Allo sciopero della fame iniziato lo scorso martedì hanno partecipato 400 detenuti palestinesi. La protesta era scoppiata la scorsa settimana dopo che l’Ips aveva istallato strumenti che impedivano ai prigionieri di usare i loro cellulari contrabbandati alcuni dei quali, afferma, sono stati utilizzati per coordinare almeno 14 tentati attacchi contro target israeliani. Accuse respinte dai palestinesi che sostengono invece come i telefoni siano importanti per farli restare in contatto con le loro famiglie. Secondo il Times of Israel, durante i primi giorni di sciopero le autorità carcerarie hanno mantenuto un profilo basso vista l’imminenza delle legislative israeliane del 9 aprile. Una versione confermata anche dal capo del Comitato per gli affari dei prigionieri Qadri Abu Bakr secondo cui l’Ips sarebbe stata inizialmente soggetta a pressioni politiche per rimandare l’inizio delle trattative a processo elettorale concluso.

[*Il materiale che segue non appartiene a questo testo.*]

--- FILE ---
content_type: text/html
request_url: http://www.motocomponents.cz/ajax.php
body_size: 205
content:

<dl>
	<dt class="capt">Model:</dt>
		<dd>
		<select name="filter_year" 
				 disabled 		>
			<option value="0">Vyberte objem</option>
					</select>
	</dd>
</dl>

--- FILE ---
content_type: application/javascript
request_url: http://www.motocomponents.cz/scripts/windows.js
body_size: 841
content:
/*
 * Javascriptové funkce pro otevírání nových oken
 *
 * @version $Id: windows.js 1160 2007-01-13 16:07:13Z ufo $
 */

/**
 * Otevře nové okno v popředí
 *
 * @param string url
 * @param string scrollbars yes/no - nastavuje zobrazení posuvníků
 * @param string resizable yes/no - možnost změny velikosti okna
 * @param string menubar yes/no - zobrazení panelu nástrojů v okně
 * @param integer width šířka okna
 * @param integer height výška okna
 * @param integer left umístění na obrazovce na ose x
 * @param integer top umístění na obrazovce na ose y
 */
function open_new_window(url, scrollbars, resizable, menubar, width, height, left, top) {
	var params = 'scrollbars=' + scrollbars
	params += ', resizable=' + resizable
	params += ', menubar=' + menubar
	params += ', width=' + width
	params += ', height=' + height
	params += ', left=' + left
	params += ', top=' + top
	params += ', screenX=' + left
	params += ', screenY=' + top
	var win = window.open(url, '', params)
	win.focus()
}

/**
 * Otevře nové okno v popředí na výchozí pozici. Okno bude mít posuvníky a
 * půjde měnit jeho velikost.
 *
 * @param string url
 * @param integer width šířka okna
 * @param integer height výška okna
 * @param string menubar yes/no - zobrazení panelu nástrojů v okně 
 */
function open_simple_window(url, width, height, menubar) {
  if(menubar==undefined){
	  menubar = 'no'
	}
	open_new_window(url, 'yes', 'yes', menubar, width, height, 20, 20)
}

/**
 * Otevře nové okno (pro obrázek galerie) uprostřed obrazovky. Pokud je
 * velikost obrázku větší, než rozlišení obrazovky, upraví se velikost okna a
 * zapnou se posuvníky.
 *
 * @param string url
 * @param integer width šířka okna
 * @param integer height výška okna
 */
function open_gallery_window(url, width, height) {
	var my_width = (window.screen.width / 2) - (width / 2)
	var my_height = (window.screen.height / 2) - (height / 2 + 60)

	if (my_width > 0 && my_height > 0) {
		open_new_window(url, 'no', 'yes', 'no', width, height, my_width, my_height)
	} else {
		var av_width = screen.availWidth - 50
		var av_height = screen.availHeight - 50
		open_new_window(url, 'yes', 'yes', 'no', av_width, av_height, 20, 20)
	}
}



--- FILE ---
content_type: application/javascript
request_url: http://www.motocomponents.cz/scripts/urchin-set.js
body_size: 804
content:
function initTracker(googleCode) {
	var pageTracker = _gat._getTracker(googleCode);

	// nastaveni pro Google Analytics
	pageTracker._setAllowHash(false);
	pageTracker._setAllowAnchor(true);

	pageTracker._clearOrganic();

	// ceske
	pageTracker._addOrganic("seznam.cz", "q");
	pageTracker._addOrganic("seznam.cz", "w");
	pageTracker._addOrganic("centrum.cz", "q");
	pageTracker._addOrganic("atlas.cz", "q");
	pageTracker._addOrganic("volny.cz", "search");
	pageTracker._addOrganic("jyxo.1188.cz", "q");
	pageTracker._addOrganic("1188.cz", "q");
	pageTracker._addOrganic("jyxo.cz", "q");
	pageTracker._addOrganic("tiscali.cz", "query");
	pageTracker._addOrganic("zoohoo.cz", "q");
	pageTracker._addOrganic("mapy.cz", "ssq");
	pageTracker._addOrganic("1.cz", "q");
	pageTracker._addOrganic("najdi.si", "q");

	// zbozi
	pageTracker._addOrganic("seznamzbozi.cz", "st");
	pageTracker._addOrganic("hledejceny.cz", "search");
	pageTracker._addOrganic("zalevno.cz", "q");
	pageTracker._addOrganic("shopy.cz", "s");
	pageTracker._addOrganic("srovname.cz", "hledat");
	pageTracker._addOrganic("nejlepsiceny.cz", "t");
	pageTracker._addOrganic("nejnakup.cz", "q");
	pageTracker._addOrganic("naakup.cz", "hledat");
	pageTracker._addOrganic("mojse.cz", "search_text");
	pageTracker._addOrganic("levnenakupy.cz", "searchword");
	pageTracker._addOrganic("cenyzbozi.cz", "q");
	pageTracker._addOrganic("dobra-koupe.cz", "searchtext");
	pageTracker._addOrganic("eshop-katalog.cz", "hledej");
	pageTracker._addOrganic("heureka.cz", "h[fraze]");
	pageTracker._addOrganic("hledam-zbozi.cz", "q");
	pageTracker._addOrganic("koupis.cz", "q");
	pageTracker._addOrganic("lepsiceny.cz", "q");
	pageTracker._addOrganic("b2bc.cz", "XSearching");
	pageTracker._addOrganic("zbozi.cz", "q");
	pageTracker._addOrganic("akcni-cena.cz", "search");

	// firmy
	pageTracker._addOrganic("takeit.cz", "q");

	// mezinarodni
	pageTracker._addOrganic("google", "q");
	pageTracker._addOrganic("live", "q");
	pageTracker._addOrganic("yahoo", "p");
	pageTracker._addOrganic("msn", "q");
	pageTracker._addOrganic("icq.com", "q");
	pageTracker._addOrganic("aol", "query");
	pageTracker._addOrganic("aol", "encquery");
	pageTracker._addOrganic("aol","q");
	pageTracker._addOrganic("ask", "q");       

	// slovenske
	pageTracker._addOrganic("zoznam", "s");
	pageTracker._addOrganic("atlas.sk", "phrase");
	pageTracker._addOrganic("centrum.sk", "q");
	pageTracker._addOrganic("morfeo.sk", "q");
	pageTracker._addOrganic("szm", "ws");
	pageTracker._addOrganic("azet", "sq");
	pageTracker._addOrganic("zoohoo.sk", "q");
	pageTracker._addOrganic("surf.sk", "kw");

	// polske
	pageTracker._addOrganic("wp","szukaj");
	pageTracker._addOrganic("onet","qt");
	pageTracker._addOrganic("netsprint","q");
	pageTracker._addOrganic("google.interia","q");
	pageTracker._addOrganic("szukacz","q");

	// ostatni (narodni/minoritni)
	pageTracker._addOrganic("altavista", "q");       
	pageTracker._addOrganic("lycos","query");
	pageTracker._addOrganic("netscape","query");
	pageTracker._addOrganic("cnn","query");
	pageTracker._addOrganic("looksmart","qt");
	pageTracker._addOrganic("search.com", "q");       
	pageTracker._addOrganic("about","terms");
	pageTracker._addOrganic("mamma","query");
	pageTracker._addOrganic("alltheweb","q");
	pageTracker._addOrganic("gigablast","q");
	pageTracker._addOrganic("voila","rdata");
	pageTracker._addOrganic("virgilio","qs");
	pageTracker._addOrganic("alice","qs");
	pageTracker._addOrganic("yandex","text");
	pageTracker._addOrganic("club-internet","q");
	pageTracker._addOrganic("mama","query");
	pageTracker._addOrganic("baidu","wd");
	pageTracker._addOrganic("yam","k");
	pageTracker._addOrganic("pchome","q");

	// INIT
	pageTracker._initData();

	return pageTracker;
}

L’intesa giunge dopo mesi di tensione nelle carceri. Nelle proteste scoppiate nella prigione di Ketziot tra febbraio e marzo almeno 120 detenuti sono rimasti feriti dall’intervento delle forze di sicurezza israeliane. A marzo i prigionieri di Hamas hanno attaccato per due volte le guardie di Ketziot (una di queste avrebbe riportato gravi ferite dopo una coltellata ricevuta al collo in data 3 marzo). La risposta israeliana non si è fatta attendere: ai raid israeliani nelle celle sono seguiti anche alcuni provvedimenti restrittivi. Secondo il comitato dei prigionieri, oltre al completo isolamento di diversi detenuti, sarebbero stati tolti ai prigionieri anche alcuni beni personali, impedite le visite dei familiari e la possibilità di interagire con gli altri prigionieri. I recenti sviluppi all’interno delle carceri israeliane sono diretta conseguenza delle misure repressive adottate dalla Commissione per la sicurezza interna creata alcuni mesi fa dal ministro israeliano Gilad Erdan con l’obiettivo di studiare nuove disposizioni all’interno delle strutture carcerarie. Non sorprende quindi perché dall’inizio del 2019 la situazione nelle celle si sia fatta più tesa. Quanto accaduto a Ketziot rappresenta solo la punta di un iceberg: i raid delle autorità israeliane e provvedimenti restrittivi si sono registrati anche nelle altre carceri.
Una situazione che potrebbe essere esplosiva se si pensa che i prigionieri palestinesi sono 5.700 (49 donne, 230 bambini). A questo numero appartengono anche 500 persone che sono dietro le sbarre in detenzione amministrativa (arrestati cioè senza processo né capo d’accusa formale). L’intesa raggiunta ieri smorza le tensioni, ma resta da capire quanto modificherà concretamente la realtà. La Commissione per la sicurezza di Erdan è tuttora operativa e un governo sempre più a destra israeliano a breve vedrà luce.